A União Europeia vai avançar já em 2026 com um conjunto de novas exigências dirigidas a escolas, professores e alunos, no âmbito de um pacote de reformas educativas destinado a modernizar os sistemas de ensino e a adaptar a aprendizagem aos desafios tecnológicos, digitais e democráticos do século XXI. O objetivo final é que, até 2030, todos os Estados-membros tenham concluído um processo de transformação estrutural das suas escolas.
A estratégia foi anunciada pela Comissão Europeia, que voltou a colocar a educação no centro da agenda política comunitária, classificando-a como um pilar essencial para o desenvolvimento social, económico e democrático do continente. Num contexto marcado pela digitalização acelerada, pela inteligência artificial e por crescentes exigências de coesão social, Bruxelas considera que o modelo educativo europeu tem de evoluir rapidamente para responder às novas realidades.
Em comunicado, a vice-presidente da Comissão Europeia e comissária responsável pela Educação, Roxana Mînzatu, sublinhou que o executivo comunitário mantém um “compromisso com a educação como base do modelo social da Europa e pedra angular da nossa prosperidade, democracia e competitividade”, deixando clara a orientação política que irá guiar os próximos anos.
A responsável defendeu que a educação deve ser vista como um instrumento central de capacitação individual e coletiva, afirmando que “capacita as pessoas para moldarem o seu próprio futuro, fortalece as nossas democracias e promove a coesão social”, ao mesmo tempo que “prepara os europeus para enfrentar desafios comuns, desde as transições digital e ecológica até à segurança e à resiliência, garantindo que todos possam participar plenamente na sociedade”.
Digitalização e novas competências no centro da reforma
Grande parte das mudanças previstas prende-se com o reforço das competências digitais e cívicas. Para a Comissão Europeia, a formação tradicional já não é suficiente num mundo dominado por tecnologia, dados e inteligência artificial.
No mesmo comunicado, a instituição sustenta que “num mundo moldado pela digitalização e pela inteligência artificial, as competências básicas devem ir além da literacia, da matemática e das ciências”, defendendo que “a educação digital e a educação cívica são igualmente essenciais, pois permitem aos alunos pensar criticamente, participar democraticamente e navegar no mundo digital”.
Este entendimento servirá de base a um novo pacote legislativo e programático que deverá ser formalmente adotado ao longo de 2026. Segundo a Comissão, o conjunto de medidas terá como meta “capacitar os alunos, apoiar os professores e modernizar as escolas”.
O plano prevê reforçar as competências fundamentais através de sistemas de apoio direcionados, estimular a cooperação entre estabelecimentos de ensino de diferentes países e impulsionar a integração de ferramentas digitais no processo educativo.

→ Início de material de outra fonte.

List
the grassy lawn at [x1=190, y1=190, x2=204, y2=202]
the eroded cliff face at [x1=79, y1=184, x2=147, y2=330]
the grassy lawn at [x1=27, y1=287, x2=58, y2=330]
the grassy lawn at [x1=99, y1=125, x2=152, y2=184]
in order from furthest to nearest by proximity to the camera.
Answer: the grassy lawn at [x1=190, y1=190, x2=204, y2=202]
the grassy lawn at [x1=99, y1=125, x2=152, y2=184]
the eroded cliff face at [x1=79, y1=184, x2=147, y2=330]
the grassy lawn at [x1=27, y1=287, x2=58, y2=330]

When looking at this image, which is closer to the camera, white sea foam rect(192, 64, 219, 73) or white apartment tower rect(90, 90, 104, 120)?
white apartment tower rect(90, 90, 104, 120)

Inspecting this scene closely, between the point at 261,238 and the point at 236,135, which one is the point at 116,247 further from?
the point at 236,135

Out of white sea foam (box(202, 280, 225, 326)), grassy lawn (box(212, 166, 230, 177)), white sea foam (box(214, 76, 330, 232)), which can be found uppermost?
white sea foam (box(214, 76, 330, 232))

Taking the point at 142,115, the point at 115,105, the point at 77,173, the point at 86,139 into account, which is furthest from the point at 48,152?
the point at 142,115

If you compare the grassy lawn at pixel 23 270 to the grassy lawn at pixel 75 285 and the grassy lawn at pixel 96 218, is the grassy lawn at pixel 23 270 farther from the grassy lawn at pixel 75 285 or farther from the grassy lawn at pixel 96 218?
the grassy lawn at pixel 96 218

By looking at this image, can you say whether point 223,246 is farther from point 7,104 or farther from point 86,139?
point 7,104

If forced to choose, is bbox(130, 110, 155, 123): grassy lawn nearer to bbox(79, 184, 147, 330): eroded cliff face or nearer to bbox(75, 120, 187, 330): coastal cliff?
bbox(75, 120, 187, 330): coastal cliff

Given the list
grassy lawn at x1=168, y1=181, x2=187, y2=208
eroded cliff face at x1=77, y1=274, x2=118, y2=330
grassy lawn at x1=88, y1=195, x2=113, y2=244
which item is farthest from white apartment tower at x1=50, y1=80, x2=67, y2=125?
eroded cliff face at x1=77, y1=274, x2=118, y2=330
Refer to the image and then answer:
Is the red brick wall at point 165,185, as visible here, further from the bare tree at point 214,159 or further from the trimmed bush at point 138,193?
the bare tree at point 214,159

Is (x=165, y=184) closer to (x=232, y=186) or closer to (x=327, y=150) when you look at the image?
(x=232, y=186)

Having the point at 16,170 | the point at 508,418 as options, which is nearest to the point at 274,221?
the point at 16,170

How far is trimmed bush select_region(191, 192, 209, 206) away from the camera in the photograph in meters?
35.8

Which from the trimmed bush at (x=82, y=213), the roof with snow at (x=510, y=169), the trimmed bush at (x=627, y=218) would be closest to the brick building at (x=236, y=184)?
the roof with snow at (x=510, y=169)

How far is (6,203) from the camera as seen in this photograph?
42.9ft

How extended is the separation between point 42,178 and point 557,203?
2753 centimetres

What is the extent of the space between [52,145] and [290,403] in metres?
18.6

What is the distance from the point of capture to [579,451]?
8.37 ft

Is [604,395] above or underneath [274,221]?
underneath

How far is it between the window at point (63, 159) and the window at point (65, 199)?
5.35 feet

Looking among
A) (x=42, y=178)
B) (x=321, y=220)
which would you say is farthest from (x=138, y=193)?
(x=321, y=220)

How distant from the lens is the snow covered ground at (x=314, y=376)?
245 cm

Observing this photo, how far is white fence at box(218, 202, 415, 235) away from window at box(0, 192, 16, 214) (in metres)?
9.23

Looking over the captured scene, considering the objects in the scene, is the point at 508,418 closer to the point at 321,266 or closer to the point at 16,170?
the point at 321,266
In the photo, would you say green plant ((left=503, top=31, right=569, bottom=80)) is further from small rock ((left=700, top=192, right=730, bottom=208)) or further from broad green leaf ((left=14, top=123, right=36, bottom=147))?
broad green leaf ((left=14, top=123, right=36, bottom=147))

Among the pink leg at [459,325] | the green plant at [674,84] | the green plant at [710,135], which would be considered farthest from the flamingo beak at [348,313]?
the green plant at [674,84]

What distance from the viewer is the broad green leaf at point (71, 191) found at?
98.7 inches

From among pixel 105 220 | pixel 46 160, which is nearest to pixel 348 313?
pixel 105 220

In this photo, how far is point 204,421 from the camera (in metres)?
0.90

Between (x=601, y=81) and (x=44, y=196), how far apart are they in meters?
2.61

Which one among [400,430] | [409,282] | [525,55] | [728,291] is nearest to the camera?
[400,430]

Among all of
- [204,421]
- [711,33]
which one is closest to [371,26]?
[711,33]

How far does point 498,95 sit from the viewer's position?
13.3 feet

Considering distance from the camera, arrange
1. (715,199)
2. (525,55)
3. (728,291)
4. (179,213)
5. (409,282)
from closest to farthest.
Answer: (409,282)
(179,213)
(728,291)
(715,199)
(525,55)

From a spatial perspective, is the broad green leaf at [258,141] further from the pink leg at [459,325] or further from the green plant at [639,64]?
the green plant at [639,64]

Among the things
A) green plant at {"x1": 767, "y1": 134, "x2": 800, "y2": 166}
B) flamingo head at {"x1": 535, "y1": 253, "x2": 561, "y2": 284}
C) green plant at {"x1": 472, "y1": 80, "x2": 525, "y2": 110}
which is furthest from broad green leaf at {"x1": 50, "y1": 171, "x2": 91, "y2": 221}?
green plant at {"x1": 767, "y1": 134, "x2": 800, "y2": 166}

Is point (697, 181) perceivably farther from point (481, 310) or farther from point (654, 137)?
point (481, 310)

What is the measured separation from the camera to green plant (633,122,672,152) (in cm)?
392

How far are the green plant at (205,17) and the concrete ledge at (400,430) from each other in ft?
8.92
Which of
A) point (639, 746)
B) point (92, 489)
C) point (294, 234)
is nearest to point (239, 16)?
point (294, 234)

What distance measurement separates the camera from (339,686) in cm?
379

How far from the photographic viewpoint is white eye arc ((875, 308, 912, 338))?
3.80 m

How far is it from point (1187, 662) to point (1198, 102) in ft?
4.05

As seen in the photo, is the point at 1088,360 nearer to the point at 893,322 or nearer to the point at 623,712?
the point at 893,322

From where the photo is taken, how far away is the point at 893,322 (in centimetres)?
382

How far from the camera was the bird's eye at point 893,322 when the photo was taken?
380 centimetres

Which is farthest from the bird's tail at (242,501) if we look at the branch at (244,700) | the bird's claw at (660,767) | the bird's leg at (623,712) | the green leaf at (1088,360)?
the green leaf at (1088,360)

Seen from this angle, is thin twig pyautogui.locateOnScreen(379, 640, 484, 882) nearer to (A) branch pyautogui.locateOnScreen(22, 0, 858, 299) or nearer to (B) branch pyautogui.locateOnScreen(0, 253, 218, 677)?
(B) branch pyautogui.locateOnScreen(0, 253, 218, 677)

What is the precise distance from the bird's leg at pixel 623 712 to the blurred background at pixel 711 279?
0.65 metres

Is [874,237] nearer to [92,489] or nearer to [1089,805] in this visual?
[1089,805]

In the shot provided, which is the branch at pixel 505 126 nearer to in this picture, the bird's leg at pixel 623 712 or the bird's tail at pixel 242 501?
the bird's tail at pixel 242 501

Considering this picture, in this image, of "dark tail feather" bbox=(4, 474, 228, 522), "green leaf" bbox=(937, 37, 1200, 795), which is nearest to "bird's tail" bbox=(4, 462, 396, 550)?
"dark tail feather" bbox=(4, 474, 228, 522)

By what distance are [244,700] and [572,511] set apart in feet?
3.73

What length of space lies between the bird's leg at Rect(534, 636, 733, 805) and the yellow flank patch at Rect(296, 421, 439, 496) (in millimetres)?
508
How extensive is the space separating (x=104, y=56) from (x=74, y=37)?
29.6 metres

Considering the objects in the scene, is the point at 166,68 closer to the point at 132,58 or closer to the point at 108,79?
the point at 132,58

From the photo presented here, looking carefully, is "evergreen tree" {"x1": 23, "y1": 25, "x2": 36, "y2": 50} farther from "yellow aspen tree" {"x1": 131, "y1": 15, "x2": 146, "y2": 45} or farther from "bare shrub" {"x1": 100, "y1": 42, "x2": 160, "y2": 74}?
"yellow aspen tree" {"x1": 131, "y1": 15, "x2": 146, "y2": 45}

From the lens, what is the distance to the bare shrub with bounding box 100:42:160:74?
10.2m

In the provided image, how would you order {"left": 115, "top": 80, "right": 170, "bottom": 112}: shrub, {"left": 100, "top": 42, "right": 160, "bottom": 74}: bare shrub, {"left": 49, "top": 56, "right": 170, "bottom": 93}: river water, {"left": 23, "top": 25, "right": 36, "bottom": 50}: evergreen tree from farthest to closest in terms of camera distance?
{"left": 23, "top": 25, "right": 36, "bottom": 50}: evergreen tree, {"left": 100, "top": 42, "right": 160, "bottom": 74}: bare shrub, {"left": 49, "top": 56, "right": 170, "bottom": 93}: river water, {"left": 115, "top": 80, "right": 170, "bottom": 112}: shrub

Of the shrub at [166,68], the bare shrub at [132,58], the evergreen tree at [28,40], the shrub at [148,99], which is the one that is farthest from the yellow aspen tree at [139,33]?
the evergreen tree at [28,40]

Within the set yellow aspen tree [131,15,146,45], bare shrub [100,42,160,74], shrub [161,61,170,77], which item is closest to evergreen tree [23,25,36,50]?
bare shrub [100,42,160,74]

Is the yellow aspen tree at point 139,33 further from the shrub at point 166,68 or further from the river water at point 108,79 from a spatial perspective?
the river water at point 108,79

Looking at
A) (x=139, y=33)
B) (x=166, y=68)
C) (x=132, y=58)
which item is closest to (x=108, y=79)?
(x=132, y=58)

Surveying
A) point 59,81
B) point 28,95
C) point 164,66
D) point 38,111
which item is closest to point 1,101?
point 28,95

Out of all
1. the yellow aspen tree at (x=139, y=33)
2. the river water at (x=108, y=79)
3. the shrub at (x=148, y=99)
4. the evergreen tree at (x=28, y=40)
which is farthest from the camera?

Bruxelas quer ainda fomentar redes de colaboração entre escolas de todos os Estados-membros, promovendo uma maior convergência de práticas pedagógicas.
Educação cívica e formação profissional reforçadas
Para além da componente tecnológica, a Comissão pretende aprofundar a dimensão europeia da educação para a cidadania. O ano de 2026 é descrito como decisivo para esse reforço, em linha com o chamado Escudo Europeu da Democracia, iniciativa que procura consolidar a participação cívica e a resiliência institucional face a ameaças como a desinformação.
Paralelamente, será revista a estratégia europeia de educação e formação profissionais, com o objetivo de tornar esta via “mais atrativa e inovadora”, aproximando-a das novas exigências do mercado de trabalho e das transições digital e ecológica.
Meta fixada para 2030
O horizonte definido por Bruxelas é claro: até 2030, todos os países da União deverão ter adaptado os seus sistemas educativos às novas orientações. Entre as prioridades estratégicas destacadas estão a literacia em inteligência artificial, o bem-estar digital dos estudantes, a capacidade de resistência à desinformação, a soberania tecnológica europeia e uma cooperação mais estreita com empresas e agentes do setor das tecnologias educativas.
Com esta agenda, a Comissão Europeia pretende garantir que as escolas do bloco comunitário acompanham a transformação global da sociedade e da economia, preparando as próximas gerações para um mercado de trabalho cada vez mais tecnológico e para uma participação cívica mais informada.